Je l'observai pagayer, avec sa petite bande de rats de plage ébouriffés, jusqu'à ce qu'ils disparaissent derrière les crêtes mouvantes. Je distinguai la planche bleue, glissant le long d'une vague. Mon souffle se suspendit quand je le vis submergé d'un coup par l'eau tourbillonnante, avant de me détendre en le voyant émerger à nouveau, grimper sur sa planche et reprendre la lutte vers l'alignement.
Je restai là, à les regarder tourner dans les vagues, avalés par la mousse, remontant pour poursuivre encore et encore la danse vaine et gracieuse des surfeurs. Il y avait quelque chose de magnifique et d'inutile dans ce ballet.
À regret, je consultai ma montre. Il était temps de rentrer. Une nouvelle livraison de nos affaires était prévue. Je ne pouvais me permettre d'être en retard - pas si je voulais éviter la dispute inévitable avec David si tout n'était pas en parfait ordre à son retour de l'hôpital.
J'enfilai par-dessus mon bikini une robe d'été jaune, puis rejoignis la voiture. L'intérieur surchauffé me prit à la gorge. Je baissai toutes les vitres et pris la route, chantonnant l'air d'une aria du Figaro que mon lecteur CD acceptait enfin de jouer sans caprices.
À mon arrivée, le livreur tapait déjà à la porte, agacé par mon absence.
- Désolée ! Je suis là, maintenant !
Il me lança un regard passablement irrité. Je lui souris avec douceur et proposai :
- Une bière bien fraîche ?
- Je dirais pas non à un soda froid si vous en avez un, madame.

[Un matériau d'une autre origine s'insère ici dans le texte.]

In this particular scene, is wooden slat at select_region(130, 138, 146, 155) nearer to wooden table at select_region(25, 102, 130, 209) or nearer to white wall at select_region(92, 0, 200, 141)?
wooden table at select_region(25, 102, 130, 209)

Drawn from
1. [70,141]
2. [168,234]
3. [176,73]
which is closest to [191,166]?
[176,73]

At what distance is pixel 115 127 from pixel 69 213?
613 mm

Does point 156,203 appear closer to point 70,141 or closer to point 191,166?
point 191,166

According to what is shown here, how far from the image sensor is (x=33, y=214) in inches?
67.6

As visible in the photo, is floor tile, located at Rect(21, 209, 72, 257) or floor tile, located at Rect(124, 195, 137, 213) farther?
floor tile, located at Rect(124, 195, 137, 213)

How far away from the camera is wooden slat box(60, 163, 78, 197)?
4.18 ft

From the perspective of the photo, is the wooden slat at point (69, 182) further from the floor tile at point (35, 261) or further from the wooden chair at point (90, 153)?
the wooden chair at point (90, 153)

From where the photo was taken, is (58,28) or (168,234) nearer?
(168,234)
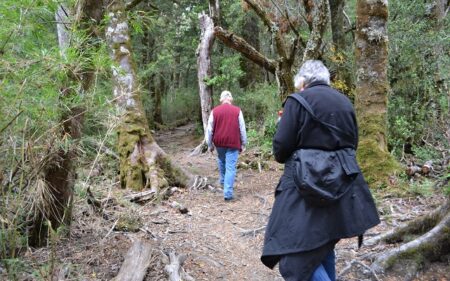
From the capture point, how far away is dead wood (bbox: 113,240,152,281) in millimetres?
4297

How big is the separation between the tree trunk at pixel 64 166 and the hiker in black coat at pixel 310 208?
2040 mm

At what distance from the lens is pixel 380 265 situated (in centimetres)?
447

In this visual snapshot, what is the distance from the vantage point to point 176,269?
4.61 meters

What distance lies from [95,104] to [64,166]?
1.05m

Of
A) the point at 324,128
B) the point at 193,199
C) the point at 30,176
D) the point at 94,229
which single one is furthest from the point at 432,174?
the point at 30,176

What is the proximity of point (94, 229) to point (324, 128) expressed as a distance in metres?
3.64

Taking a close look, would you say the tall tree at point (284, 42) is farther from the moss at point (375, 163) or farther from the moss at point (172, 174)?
the moss at point (172, 174)

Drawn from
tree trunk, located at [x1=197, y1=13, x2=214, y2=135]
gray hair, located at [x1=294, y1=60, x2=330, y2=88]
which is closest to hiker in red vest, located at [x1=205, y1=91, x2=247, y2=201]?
gray hair, located at [x1=294, y1=60, x2=330, y2=88]

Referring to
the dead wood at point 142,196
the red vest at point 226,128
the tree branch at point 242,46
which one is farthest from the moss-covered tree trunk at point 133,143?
the tree branch at point 242,46

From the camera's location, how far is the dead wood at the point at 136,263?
4.30 metres

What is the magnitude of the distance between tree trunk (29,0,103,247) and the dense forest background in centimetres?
1

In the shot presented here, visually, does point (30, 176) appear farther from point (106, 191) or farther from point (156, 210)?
point (156, 210)

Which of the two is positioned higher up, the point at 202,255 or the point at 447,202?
the point at 447,202

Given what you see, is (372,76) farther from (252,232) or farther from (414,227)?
(252,232)
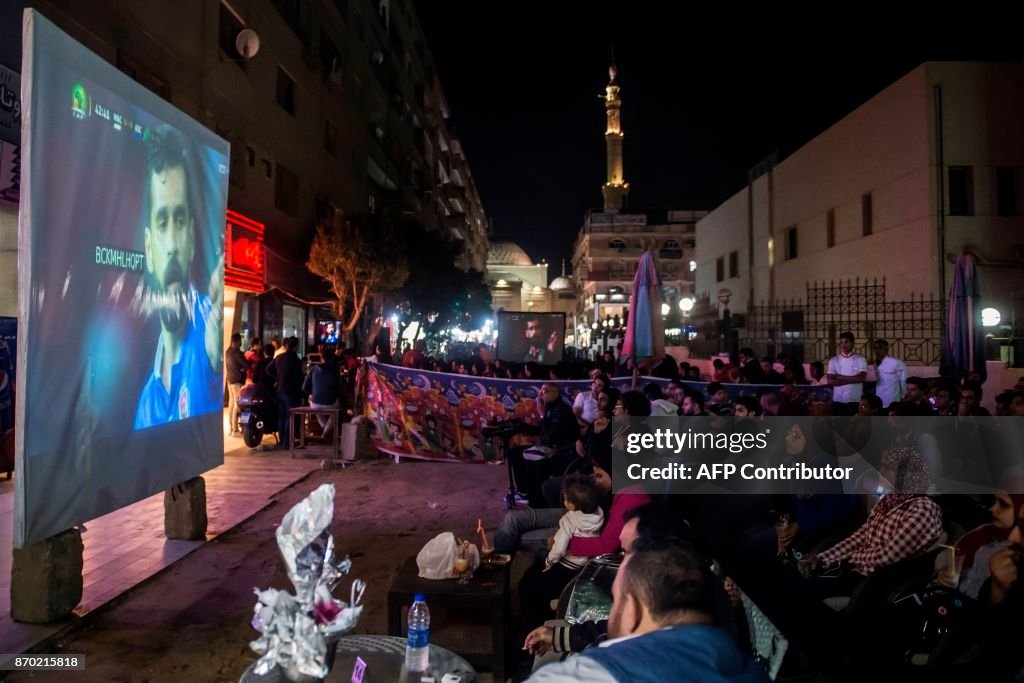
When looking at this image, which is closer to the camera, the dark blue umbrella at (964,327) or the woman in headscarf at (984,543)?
the woman in headscarf at (984,543)

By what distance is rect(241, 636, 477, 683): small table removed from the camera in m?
2.89

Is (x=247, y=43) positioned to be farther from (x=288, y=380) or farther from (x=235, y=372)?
(x=288, y=380)

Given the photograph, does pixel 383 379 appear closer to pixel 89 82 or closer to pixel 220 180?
pixel 220 180

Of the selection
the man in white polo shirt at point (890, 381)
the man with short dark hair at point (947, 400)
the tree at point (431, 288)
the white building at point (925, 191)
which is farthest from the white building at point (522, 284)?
the man with short dark hair at point (947, 400)

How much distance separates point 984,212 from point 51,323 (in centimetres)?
2023

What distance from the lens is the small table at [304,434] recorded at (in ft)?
35.3

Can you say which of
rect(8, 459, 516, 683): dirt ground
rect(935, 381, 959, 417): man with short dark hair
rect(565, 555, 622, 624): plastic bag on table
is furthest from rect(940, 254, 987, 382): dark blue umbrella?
rect(565, 555, 622, 624): plastic bag on table

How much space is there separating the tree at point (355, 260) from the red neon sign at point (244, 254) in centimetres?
351

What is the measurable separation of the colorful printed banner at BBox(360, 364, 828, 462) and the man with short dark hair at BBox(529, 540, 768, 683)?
8.12 m

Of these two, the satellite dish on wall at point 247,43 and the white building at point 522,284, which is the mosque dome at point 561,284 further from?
the satellite dish on wall at point 247,43

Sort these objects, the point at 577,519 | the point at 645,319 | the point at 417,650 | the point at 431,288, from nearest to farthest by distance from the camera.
→ the point at 417,650, the point at 577,519, the point at 645,319, the point at 431,288

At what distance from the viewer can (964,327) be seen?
1112 cm

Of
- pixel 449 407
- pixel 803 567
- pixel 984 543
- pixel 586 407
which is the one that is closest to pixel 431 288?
pixel 449 407

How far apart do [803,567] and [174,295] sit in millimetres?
5404
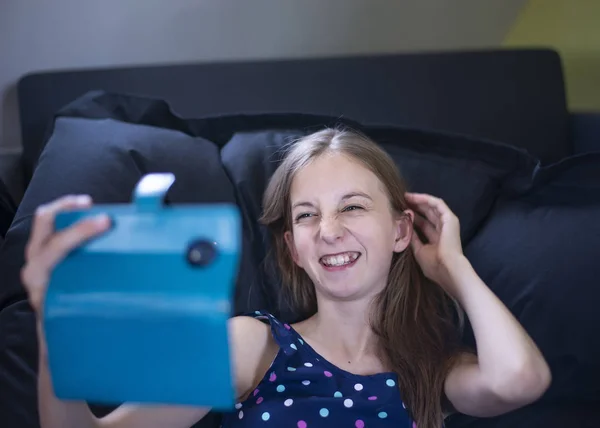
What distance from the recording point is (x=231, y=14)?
1.52m

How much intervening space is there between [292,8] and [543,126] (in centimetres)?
61

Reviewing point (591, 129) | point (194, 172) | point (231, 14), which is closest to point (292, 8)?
point (231, 14)

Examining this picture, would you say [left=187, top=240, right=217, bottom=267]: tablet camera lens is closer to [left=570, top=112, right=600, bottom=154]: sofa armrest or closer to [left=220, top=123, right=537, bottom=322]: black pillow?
[left=220, top=123, right=537, bottom=322]: black pillow

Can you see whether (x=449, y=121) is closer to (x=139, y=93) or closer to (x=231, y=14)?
(x=231, y=14)

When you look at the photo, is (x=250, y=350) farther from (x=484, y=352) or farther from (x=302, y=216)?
(x=484, y=352)

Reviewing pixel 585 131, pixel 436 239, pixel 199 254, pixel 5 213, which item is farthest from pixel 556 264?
pixel 5 213

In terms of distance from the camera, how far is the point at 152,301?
19.9 inches

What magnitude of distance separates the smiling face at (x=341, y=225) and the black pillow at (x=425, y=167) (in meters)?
0.17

Je lui tendis une canette, qu'il avala d'une traite avant d'essuyer la sueur sur son front éclatant. Puis il déposa joyeusement deux grandes caisses dans le garage et repartit sans plus attendre.
Je fixai les cartons d'un œil sombre, comme si ma colère pouvait les forcer à s'ouvrir et à se ranger seuls. Mais non.
Trois heures plus tard, le corps endolori, sale, ruisselante de sueur, je dus admettre ma défaite : une demi-caisse à peine entamée trônait encore au milieu du salon, intacte. Le reste attendrait demain. J'en étais consciente : cela promettait une dispute. Mais je n'avais tout simplement plus de force.
À dix-huit heures, David est arrivé, gonflé de fierté au volant de sa dernière acquisition : une Camaro argentée flambant neuve, trophée rutilant de sa récente promotion. Il fronça les sourcils en découvrant les cartons éparpillés, et je me préparai à l'interrogatoire quotidien : où avais-je traîné, que faisais-je, qui avais-je vu ? Mais au lieu de cela, il leva le poignet vers moi, désignant sa montre d'un geste agacé, familier.
- Nous sommes attendus chez les Vorstadt dans une heure, et tu n'es même pas prête.
- Qui ça ?
- Le capitaine Vorstadt. Il nous a invités à prendre un verre.
- Tu ne m'en as rien dit.
- Je l'ai noté sur le calendrier, Caroline. Tu ne vérifies donc jamais l'agenda ?
Non, monsieur. Désolée, monsieur.
- Je pensais que tu l'avais peut-être simplement évoqué, c'est tout, David.
- Je veux partir à 18 h 50. Mets la robe de cocktail verte.